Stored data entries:
- - - - - - -

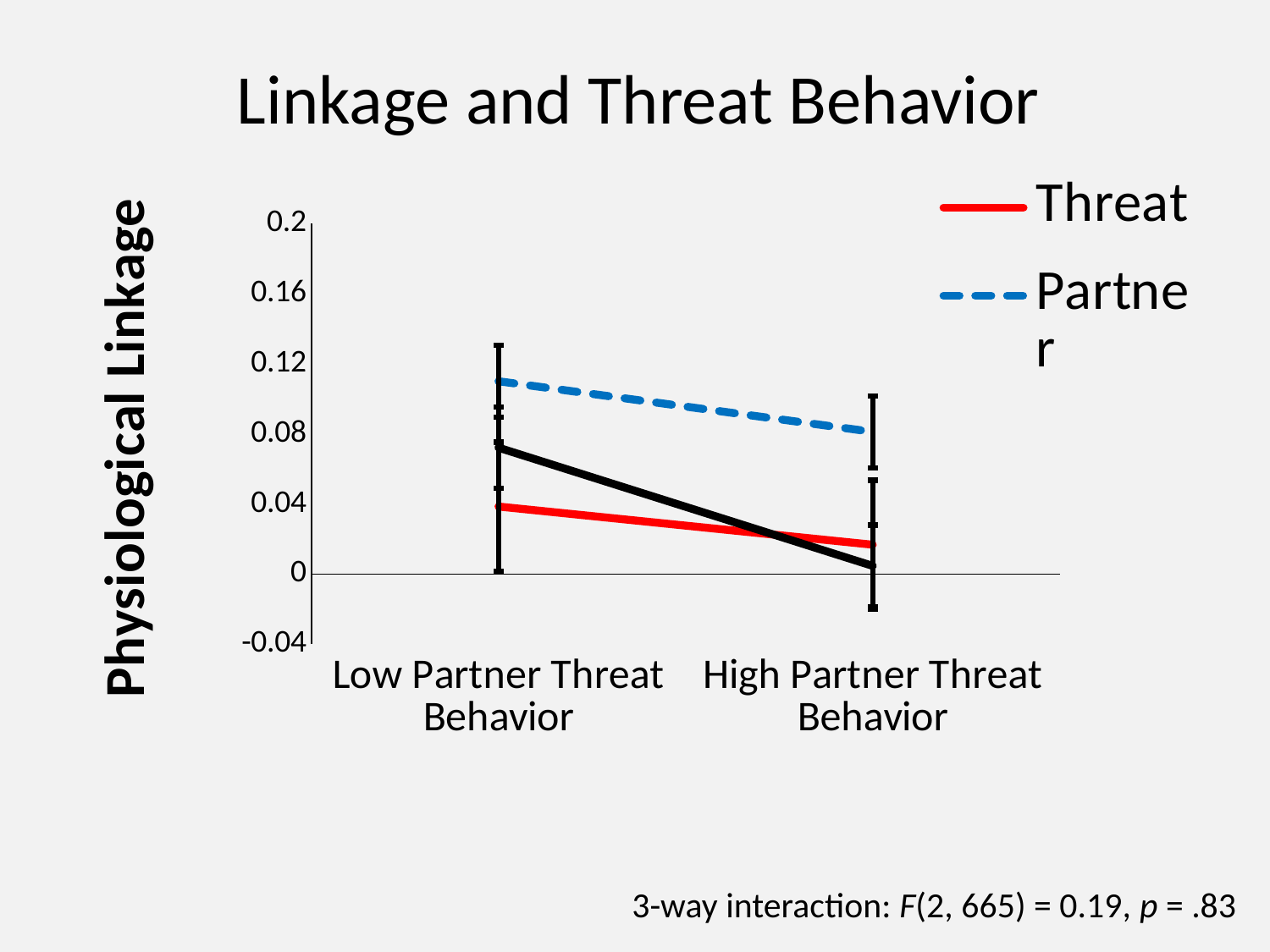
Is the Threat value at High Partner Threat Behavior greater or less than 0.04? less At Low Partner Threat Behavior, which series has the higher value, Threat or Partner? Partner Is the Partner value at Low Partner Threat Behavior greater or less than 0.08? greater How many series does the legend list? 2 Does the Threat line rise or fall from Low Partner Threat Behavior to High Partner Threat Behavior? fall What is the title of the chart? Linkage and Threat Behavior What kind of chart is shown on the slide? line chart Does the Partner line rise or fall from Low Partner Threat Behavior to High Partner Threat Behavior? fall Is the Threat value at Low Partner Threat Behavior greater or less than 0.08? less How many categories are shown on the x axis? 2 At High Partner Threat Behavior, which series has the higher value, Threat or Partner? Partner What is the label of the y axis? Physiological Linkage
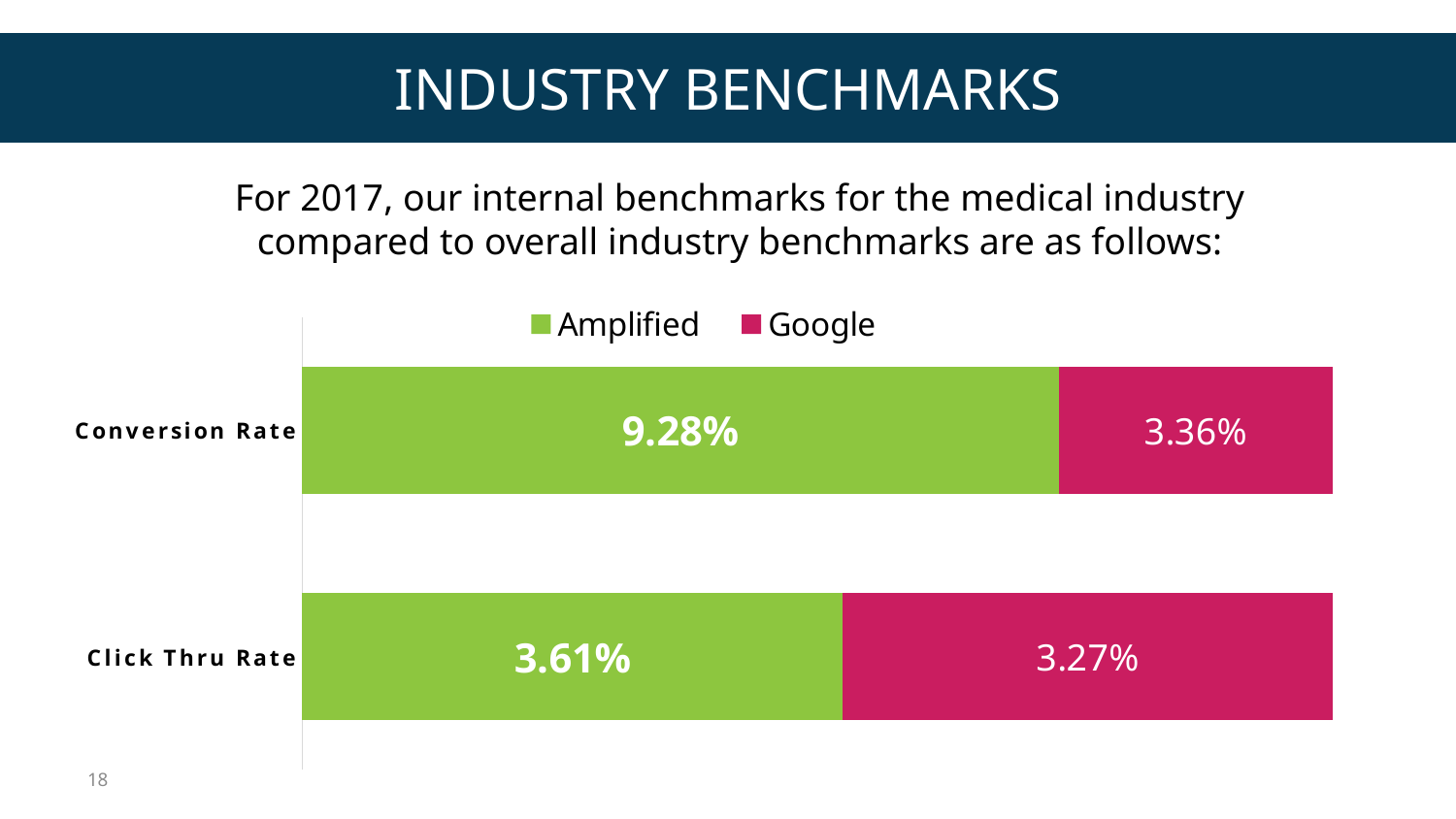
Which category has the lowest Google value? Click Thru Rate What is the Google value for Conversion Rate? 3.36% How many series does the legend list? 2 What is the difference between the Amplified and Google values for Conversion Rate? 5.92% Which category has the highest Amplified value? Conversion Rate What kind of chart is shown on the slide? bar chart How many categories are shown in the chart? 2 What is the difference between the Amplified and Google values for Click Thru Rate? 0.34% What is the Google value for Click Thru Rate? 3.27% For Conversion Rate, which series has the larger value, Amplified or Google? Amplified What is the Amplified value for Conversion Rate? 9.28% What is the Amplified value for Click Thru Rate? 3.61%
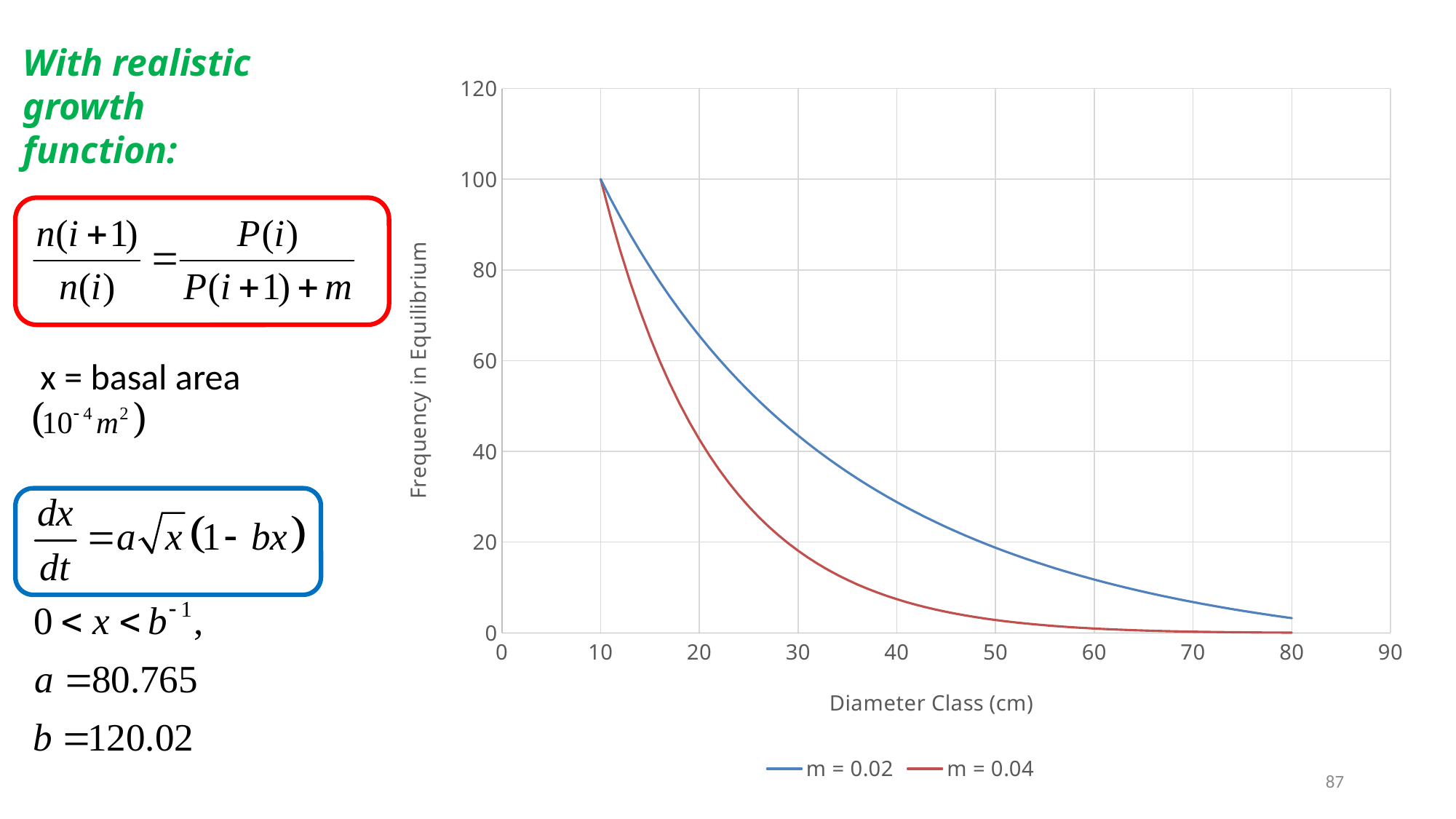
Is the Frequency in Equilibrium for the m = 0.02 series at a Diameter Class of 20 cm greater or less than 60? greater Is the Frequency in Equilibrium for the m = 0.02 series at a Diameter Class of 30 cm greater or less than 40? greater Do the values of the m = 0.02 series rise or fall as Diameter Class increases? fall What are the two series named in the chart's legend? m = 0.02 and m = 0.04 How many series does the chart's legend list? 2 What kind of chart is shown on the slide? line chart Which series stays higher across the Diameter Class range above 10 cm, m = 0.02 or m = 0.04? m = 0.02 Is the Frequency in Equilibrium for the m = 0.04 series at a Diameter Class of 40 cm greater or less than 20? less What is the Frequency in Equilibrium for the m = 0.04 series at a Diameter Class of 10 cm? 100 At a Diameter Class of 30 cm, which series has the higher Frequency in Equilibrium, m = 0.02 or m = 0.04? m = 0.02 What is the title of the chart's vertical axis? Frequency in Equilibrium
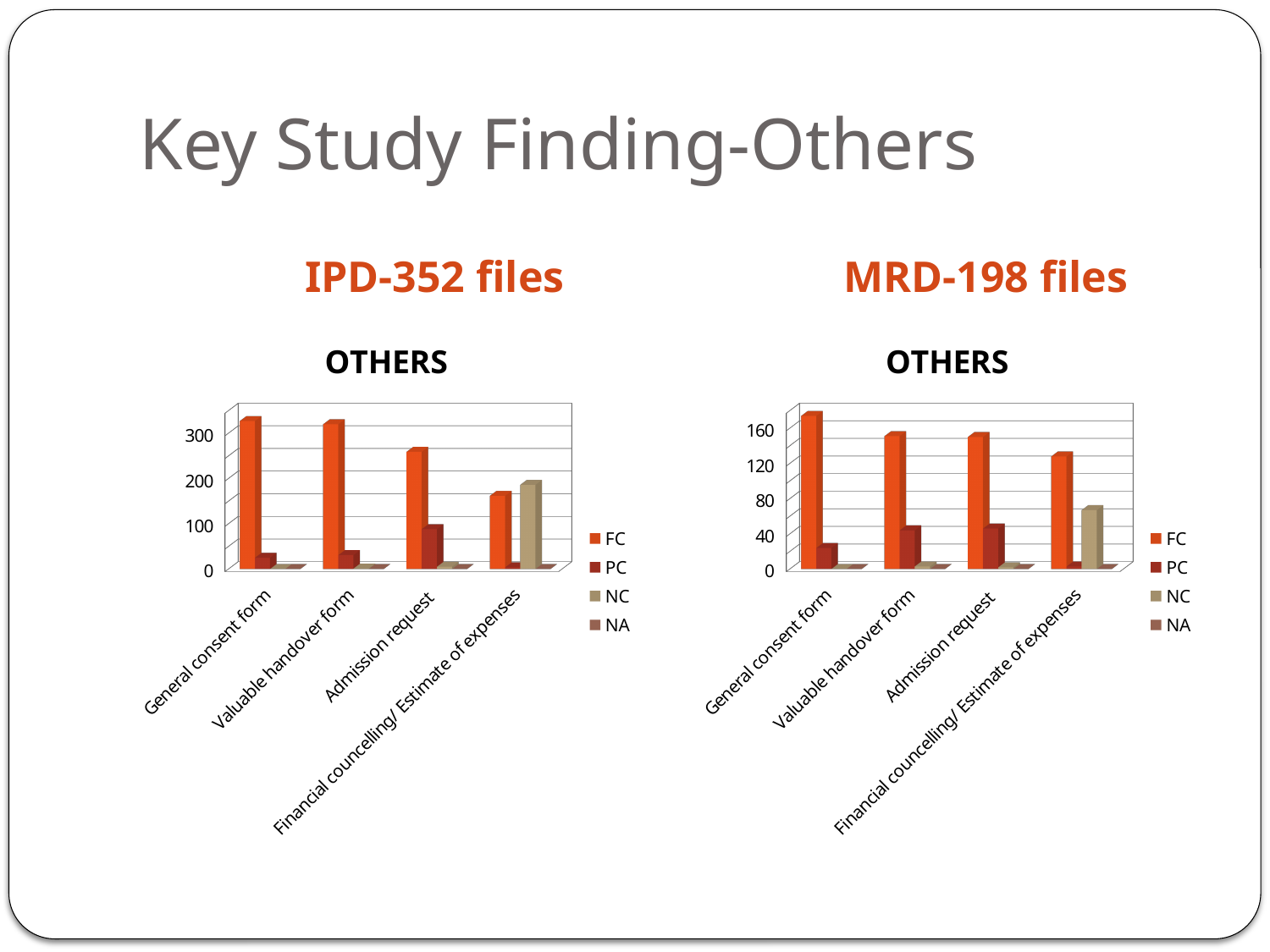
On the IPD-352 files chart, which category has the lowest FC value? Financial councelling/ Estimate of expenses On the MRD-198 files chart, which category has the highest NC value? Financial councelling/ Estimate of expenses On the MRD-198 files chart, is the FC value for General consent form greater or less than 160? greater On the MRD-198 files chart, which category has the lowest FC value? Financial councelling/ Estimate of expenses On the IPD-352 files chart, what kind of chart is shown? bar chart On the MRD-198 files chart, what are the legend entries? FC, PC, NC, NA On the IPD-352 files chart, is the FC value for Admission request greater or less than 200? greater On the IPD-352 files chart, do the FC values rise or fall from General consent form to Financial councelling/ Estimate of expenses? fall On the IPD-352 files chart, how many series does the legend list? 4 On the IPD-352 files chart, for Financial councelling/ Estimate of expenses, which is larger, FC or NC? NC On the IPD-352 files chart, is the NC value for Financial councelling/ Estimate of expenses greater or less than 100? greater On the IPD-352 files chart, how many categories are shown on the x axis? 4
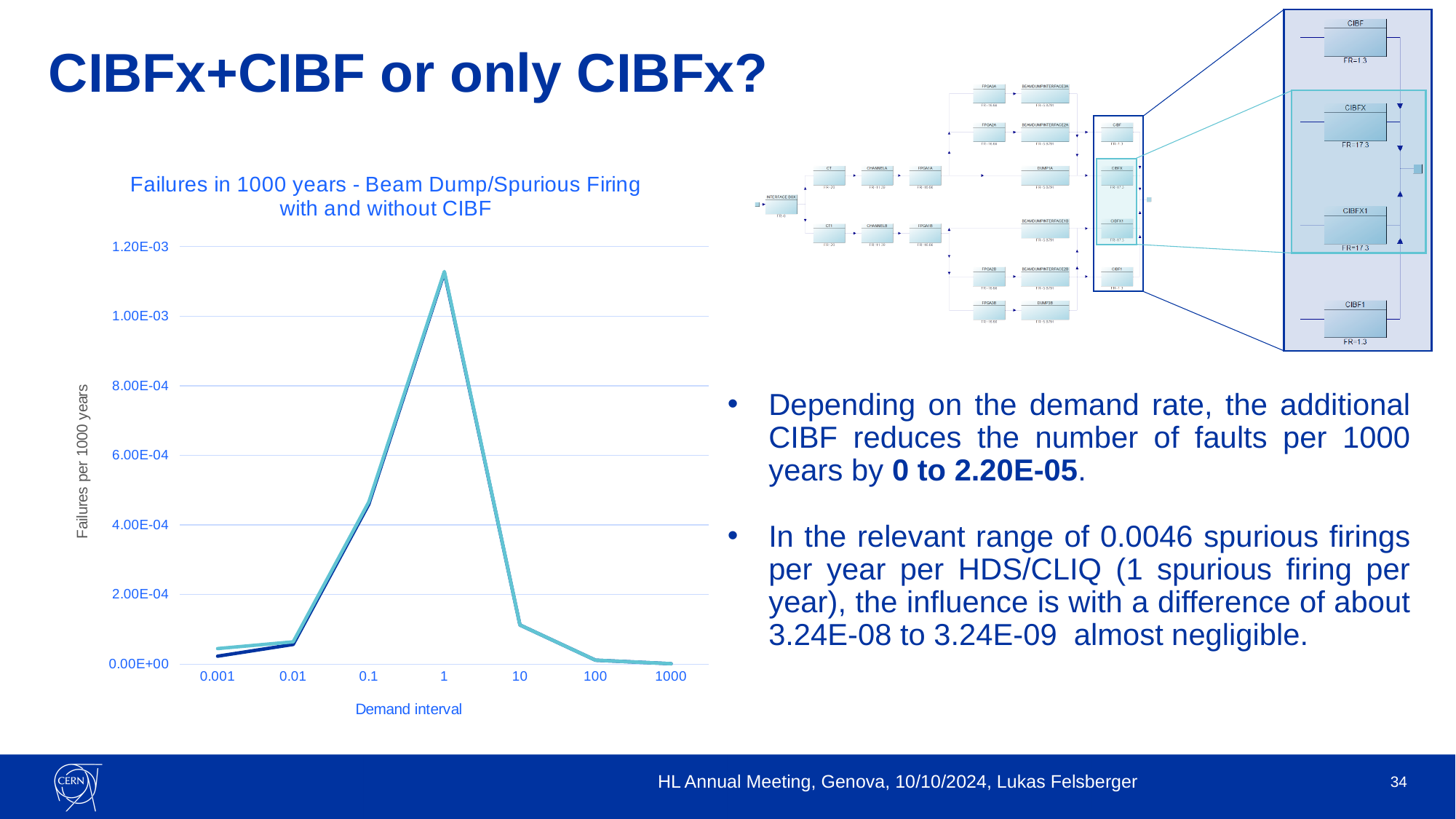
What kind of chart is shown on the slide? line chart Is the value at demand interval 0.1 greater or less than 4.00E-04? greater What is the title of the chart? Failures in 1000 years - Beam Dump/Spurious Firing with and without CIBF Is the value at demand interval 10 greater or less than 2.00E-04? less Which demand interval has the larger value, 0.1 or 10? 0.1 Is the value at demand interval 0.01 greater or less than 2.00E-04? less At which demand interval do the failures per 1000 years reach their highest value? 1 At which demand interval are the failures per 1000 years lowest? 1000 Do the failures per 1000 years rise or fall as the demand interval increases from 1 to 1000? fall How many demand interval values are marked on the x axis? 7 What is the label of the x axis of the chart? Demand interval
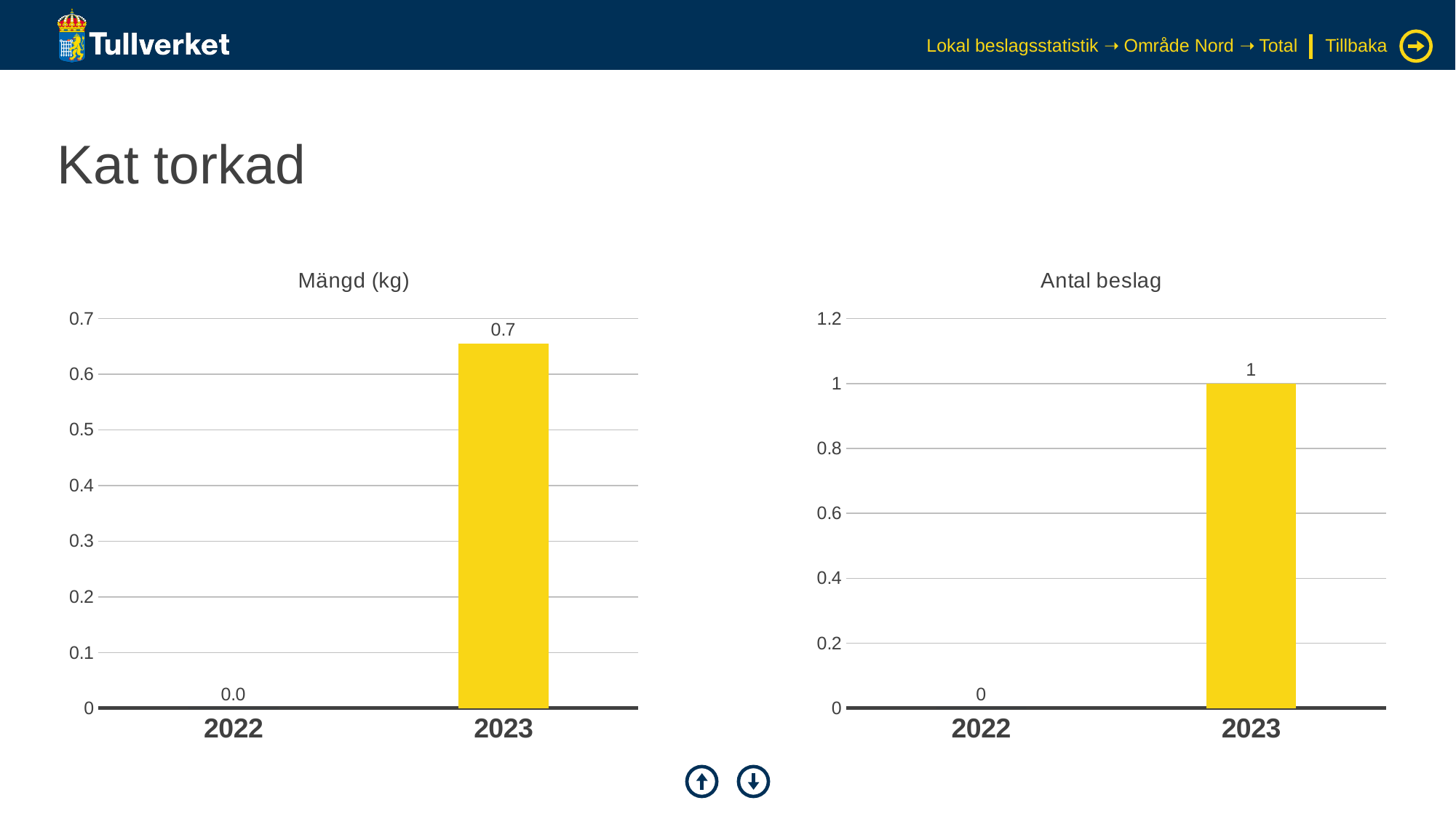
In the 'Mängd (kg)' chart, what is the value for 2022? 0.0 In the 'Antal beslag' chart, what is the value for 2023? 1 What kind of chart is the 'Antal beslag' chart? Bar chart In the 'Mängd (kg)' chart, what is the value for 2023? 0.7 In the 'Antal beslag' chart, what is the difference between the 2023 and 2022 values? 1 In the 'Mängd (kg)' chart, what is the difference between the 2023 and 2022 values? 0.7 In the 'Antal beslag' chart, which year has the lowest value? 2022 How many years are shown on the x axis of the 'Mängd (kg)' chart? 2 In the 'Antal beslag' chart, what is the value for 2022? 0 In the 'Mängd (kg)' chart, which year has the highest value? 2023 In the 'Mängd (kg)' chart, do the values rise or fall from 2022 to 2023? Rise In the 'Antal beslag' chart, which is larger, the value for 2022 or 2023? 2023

- - - - - - -

WORK REQUIRED:
Copy the rows word for word, from the start of the rows through the line containing "Which category has the lowest Google", with both ends included. Leave the pictures out of your copy.

YOUR SOLUTION:
Is the Threat value at High Partner Threat Behavior greater or less than 0.04? less At Low Partner Threat Behavior, which series has the higher value, Threat or Partner? Partner Is the Partner value at Low Partner Threat Behavior greater or less than 0.08? greater How many series does the legend list? 2 Does the Threat line rise or fall from Low Partner Threat Behavior to High Partner Threat Behavior? fall What is the title of the chart? Linkage and Threat Behavior What kind of chart is shown on the slide? line chart Does the Partner line rise or fall from Low Partner Threat Behavior to High Partner Threat Behavior? fall Is the Threat value at Low Partner Threat Behavior greater or less than 0.08? less How many categories are shown on the x axis? 2 At High Partner Threat Behavior, which series has the higher value, Threat or Partner? Partner What is the label of the y axis? Physiological Linkage
Which category has the lowest Google value? Click Thru Rate What is the Google value for Conversion Rate? 3.36% How many series does the legend list? 2 What is the difference between the Amplified and Google values for Conversion Rate? 5.92% Which category has the highest Amplified value? Conversion Rate What kind of chart is shown on the slide? bar chart How many categories are shown in the chart? 2 What is the difference between the Amplified and Google values for Click Thru Rate? 0.34% What is the Google value for Click Thru Rate? 3.27% For Conversion Rate, which series has the larger value, Amplified or Google? Amplified What is the Amplified value for Conversion Rate? 9.28% What is the Amplified value for Click Thru Rate? 3.61%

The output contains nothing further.